EXCERPTED DATA Start Marker
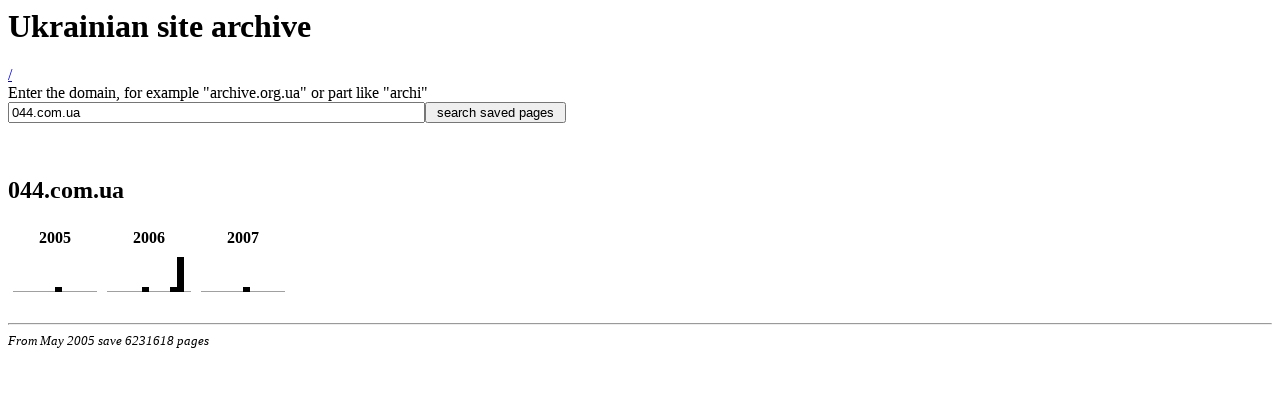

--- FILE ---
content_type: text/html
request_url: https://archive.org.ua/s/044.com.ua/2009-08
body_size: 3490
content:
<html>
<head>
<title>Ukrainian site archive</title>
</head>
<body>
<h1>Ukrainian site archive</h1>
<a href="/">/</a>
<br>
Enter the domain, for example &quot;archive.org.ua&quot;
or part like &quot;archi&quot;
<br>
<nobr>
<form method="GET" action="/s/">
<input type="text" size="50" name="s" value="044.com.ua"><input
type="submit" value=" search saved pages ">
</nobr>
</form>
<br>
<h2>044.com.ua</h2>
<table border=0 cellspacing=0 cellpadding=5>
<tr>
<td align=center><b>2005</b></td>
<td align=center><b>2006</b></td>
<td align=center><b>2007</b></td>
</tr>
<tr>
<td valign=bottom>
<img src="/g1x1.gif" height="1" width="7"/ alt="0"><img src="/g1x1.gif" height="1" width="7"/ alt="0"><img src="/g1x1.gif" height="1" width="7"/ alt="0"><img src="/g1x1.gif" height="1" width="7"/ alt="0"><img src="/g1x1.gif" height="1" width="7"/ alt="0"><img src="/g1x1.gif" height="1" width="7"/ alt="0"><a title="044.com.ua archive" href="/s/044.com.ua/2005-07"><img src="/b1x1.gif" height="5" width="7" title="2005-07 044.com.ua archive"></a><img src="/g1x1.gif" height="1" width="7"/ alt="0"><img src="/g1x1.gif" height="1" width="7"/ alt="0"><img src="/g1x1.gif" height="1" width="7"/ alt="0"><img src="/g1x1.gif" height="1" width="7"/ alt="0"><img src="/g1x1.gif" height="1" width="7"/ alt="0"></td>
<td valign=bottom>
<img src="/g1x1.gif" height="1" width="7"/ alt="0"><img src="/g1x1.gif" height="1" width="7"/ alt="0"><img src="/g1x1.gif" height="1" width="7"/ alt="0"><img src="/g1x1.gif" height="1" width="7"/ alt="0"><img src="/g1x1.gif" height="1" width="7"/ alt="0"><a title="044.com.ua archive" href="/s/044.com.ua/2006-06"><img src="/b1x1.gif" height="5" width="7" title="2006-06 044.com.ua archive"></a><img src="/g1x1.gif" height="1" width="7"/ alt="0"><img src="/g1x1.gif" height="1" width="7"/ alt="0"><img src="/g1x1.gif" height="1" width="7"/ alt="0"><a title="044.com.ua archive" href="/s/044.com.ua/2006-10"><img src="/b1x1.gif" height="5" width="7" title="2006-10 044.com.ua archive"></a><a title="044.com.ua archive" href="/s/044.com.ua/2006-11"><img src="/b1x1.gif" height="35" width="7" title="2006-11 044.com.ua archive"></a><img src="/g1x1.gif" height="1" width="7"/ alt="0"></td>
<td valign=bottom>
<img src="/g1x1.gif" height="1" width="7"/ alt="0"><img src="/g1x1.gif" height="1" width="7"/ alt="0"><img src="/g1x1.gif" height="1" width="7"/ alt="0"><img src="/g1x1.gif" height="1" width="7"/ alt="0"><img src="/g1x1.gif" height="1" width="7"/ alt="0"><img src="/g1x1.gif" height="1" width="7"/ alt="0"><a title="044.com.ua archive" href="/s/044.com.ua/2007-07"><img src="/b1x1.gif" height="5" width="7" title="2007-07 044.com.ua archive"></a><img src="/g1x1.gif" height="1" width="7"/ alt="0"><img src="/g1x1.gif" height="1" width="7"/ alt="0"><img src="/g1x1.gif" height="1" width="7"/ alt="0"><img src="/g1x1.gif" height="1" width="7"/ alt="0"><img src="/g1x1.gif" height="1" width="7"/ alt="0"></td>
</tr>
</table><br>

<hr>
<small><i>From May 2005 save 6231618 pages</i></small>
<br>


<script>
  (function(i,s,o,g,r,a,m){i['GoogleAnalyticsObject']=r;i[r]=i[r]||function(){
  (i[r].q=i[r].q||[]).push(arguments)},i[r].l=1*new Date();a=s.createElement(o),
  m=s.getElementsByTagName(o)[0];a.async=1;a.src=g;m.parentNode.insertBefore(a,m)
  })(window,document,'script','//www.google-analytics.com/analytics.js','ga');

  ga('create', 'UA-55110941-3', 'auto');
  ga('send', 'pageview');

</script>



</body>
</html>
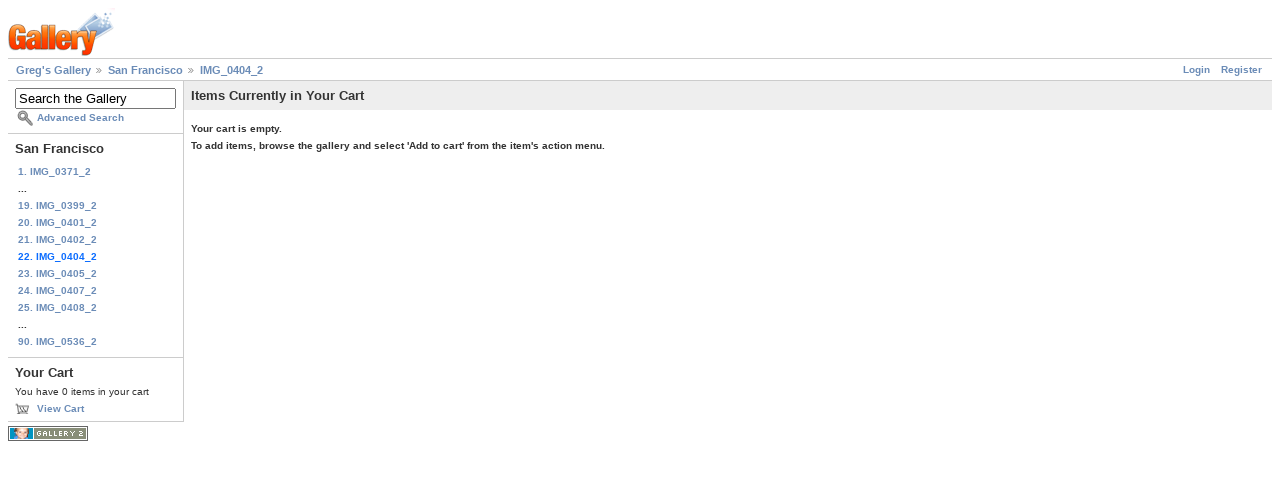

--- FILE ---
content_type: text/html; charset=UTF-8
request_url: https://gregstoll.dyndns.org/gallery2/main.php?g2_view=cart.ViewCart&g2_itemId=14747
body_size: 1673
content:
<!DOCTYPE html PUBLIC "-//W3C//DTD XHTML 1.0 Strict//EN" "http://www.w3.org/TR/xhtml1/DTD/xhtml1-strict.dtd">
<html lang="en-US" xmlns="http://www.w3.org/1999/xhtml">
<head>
EXCERPTED DATA End Marker
EXCERPTED DATA Start Marker
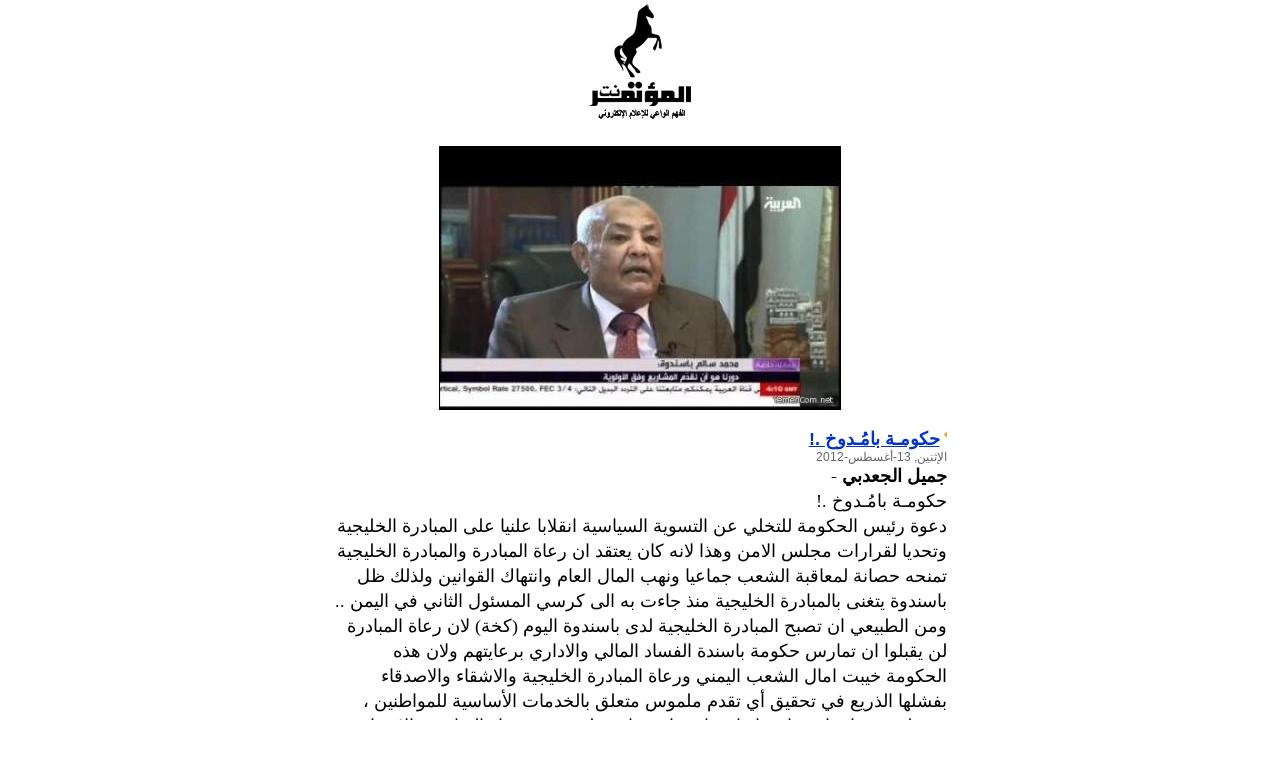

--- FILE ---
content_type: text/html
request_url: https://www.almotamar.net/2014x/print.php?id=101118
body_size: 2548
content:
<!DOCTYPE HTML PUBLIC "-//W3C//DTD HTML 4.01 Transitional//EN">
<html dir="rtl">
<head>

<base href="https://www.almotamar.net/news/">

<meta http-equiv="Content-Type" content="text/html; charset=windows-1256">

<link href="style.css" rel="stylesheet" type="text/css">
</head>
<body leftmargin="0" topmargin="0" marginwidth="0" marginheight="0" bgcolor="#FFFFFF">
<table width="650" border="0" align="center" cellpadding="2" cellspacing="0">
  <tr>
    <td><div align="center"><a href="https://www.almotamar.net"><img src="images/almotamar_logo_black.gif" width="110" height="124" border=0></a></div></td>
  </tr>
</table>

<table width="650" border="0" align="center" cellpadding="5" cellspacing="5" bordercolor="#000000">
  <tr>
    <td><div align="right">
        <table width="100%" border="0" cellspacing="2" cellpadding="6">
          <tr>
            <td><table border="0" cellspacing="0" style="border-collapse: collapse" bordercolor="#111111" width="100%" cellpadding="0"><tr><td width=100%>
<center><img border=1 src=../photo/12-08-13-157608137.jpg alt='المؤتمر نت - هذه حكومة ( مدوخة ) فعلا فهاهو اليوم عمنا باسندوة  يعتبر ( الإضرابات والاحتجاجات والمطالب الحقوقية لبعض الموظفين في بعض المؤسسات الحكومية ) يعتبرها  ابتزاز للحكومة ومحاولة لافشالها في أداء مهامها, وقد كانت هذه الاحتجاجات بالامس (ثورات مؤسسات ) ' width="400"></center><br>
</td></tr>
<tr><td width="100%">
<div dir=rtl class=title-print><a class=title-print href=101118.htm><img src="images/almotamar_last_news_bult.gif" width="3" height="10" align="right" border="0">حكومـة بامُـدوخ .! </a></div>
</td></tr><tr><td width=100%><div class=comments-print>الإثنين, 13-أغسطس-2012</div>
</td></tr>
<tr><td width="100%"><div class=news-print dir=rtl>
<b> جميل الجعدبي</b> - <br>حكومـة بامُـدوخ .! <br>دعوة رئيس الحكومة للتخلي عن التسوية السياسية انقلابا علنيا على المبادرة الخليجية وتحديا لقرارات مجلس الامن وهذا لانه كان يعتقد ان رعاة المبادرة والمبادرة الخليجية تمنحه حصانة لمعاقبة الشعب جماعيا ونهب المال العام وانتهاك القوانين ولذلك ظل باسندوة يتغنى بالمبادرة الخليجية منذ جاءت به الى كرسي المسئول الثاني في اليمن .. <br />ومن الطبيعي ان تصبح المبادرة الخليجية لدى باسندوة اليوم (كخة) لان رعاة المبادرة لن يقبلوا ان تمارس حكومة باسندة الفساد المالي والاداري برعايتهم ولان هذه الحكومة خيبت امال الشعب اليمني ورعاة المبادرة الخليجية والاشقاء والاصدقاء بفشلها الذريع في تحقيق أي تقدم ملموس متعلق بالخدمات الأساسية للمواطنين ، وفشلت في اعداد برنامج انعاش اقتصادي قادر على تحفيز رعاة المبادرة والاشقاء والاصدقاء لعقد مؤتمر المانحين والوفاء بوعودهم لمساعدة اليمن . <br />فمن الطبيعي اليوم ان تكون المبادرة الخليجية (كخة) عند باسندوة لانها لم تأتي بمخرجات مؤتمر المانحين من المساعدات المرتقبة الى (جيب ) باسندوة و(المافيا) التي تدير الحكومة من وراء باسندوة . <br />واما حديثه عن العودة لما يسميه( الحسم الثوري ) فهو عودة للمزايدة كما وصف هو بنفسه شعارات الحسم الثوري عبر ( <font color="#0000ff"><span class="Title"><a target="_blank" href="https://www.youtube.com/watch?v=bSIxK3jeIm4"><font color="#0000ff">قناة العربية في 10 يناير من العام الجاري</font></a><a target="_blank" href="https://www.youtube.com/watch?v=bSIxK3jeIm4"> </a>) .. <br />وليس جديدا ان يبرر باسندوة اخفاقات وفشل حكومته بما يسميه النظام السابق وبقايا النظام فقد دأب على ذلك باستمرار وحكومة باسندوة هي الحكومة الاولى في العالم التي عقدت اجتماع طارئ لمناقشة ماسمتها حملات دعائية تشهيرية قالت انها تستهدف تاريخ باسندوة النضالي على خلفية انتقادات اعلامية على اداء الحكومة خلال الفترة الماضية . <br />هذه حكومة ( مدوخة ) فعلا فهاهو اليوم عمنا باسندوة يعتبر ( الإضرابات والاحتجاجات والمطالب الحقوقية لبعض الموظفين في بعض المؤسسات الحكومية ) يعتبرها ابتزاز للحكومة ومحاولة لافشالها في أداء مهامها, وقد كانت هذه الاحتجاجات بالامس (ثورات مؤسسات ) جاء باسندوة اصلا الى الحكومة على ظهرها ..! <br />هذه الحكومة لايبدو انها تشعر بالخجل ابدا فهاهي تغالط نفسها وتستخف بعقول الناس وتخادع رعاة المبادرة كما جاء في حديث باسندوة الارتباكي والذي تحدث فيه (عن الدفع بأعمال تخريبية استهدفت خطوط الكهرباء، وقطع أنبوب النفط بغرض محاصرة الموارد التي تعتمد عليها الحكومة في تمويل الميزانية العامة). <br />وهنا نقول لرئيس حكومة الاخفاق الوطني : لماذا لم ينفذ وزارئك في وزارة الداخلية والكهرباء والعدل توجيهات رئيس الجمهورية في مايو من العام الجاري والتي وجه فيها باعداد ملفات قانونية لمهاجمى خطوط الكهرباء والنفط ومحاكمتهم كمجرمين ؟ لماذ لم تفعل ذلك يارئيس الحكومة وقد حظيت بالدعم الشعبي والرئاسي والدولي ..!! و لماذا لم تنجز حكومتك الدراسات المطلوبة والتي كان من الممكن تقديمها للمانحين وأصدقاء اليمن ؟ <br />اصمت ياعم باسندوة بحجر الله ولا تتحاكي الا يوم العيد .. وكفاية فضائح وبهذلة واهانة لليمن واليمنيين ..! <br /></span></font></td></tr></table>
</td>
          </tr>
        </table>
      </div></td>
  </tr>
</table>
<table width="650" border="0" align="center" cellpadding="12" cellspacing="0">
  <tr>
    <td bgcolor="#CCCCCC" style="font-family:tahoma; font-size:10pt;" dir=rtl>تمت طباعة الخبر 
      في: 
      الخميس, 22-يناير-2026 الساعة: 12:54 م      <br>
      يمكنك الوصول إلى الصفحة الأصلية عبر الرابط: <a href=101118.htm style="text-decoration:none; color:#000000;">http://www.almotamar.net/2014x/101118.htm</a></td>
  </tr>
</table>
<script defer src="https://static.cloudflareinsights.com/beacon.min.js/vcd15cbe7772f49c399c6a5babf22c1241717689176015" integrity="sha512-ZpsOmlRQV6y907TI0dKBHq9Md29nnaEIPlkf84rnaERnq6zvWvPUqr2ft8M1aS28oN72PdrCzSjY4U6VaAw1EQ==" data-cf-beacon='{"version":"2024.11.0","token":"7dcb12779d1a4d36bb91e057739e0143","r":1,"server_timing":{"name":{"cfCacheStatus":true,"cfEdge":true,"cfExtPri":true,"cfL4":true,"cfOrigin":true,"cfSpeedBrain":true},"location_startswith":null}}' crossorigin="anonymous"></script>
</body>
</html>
EXCERPTED DATA End Marker
## ACTIVITY:
"DOCTYPE" is the word to look for; copy every line of the data that has it.

## RESULT BELOW:
<!DOCTYPE html PUBLIC "-//W3C//DTD XHTML 1.0 Strict//EN" "http://www.w3.org/TR/xhtml1/DTD/xhtml1-strict.dtd">
<!DOCTYPE HTML PUBLIC "-//W3C//DTD HTML 4.01 Transitional//EN">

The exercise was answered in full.